The lack of women nominated in some of the key mixed-gender categories at last night’s Brit Awards was a talking point even within the awards itself. Now Vick Bain, the former CEO of songwriters body BASCA (now the Ivors Academy) has published some thoughts on the issue of diversity in music awards ceremonies and festival lineups that are relevant well beyond the UK.
Bain’s argument is that the core problem driving male-heavy nominations and lineups is what she terms the music pipeline, citing her experience researching the historical winners of the Ivor Novello Awards, and finding that only 6% had been women – rising to only 10% since 2010.
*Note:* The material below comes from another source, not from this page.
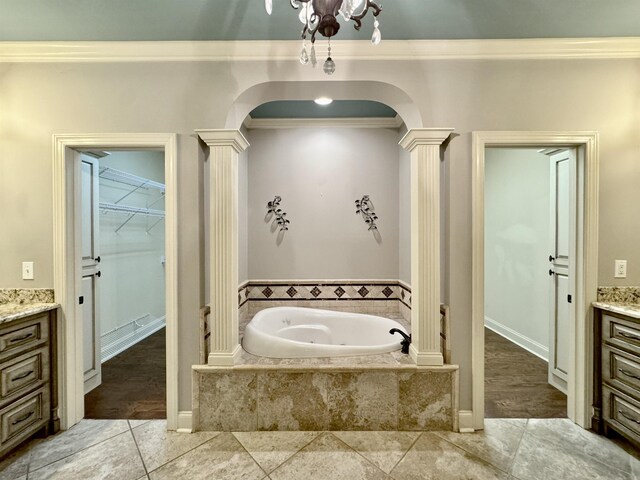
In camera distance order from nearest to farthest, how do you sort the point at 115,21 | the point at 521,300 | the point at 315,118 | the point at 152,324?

“This was despite working on ensuring the judging panels were as diverse as possible, but the judges can only choose from the works that are being entered in the first place,” wrote Bain. Hence the pipeline problem, with her research showing that “only 14% of songwriters/composers are female and that only 20% of artists on the label rosters are female. So there are a heck of a lot fewer women at the start of the award/festival pipeline than men”.
Bain added that the knock-on effects mount up. “For labels and publishers to enter their acts into the awards or promote them to festivals, they need chart placements and economic success to be eligible. If women are relegated to being the novelty act on a label in a serious minority, they wont be getting the attention, the best professional, and financial support they deserve and need to push them to chart success and placements. Coupled with an unconscious bias towards male artists from the general public based on what they are accustomed to hearing, it’s a relentless circle. These are systemic barriers which result in fewer female artists being submitted to award competitions and ending up on the major festival stages.”
Can this cycle be broken? The positive thing is that people are trying. We’ve written about PRS Foundation’s Keychange initiative, which continues to build momentum in signing up festivals to work towards 50/50 gender splits. Bain is making her own contribution by compiling and sharing a Google spreadsheet based on her analysis of 150 label rosters. It’s a list of 700 solo artists plus more than 600 bands with at least one woman member, for use by festival bookers.
“The more these women are booked onto festival stages the more likely they will sell product and become better known. The festival stages have a symbiotic relationship to the award ceremonies,” she wrote.